Chancel est à son affaire il ne va avoir de cesse de titiller le "ferrailleur" qui s'en donnera à cœur joie pour ferrailler. Pour autant Chancel tente "Vous arrivez à savoir qui vous êtes ?" Et quelques minutes après une pensée de Jean Cau "Le désordre est encore plus créateur d'injustice" et immédiatement d'étayer son propos avec "l'on veut être juste avec les délinquants, les criminels, les violeurs, les voleurs, il y a vraiment une obsession de justice, une obsession de compréhension… Si vous comprenez tout vous ne jugez jamais !"

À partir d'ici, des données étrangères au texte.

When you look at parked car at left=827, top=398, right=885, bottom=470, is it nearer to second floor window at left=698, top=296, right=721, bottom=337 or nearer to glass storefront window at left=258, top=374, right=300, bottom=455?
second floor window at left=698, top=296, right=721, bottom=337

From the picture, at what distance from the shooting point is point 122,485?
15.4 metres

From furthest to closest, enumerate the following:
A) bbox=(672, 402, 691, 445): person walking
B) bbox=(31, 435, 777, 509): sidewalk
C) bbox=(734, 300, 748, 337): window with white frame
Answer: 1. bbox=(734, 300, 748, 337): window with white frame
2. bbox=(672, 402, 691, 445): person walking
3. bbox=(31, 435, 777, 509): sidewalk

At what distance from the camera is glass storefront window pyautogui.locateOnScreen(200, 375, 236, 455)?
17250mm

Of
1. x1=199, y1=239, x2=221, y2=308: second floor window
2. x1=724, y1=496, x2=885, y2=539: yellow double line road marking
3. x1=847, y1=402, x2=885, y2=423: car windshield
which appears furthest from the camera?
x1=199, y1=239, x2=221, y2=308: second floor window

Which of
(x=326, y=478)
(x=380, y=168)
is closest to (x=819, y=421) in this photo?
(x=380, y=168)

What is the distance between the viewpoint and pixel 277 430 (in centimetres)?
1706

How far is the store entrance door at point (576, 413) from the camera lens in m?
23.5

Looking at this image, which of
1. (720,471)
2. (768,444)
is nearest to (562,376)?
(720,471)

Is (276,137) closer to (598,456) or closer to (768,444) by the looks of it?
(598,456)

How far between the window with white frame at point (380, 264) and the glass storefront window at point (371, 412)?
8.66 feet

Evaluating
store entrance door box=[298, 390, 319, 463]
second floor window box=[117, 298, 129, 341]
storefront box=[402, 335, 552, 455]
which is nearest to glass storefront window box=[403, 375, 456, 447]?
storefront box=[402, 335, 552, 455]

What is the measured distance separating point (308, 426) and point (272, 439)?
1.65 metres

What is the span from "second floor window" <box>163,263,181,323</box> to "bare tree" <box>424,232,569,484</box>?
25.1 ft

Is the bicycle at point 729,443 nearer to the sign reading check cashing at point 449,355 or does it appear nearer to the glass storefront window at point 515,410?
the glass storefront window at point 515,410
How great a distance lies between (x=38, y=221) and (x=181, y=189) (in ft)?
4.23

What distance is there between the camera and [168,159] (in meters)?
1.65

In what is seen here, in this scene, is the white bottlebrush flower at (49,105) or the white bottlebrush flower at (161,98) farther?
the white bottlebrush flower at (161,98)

Jean Cau "Aragon est un poète de mirlitons… La poésie d'Aragon est une poésie d'anthologie et elle n'a pas son originalité." Et puis Cau de "délirer" sur le journal Le Monde avec une analyse outrancière et de fait, très réactionnaire. Et là même Chancel d'annoncer "Vous en faites trop on va finir par ne plus y croire !" Alors si Chancel est heurté par la réaction c'est vraiment que Cau doit être absolument réactionnaire. Et Cau d'ajouter "les éditeurs sont terrorisés par Le Monde… et j'ai vu le Goulag en pointillé."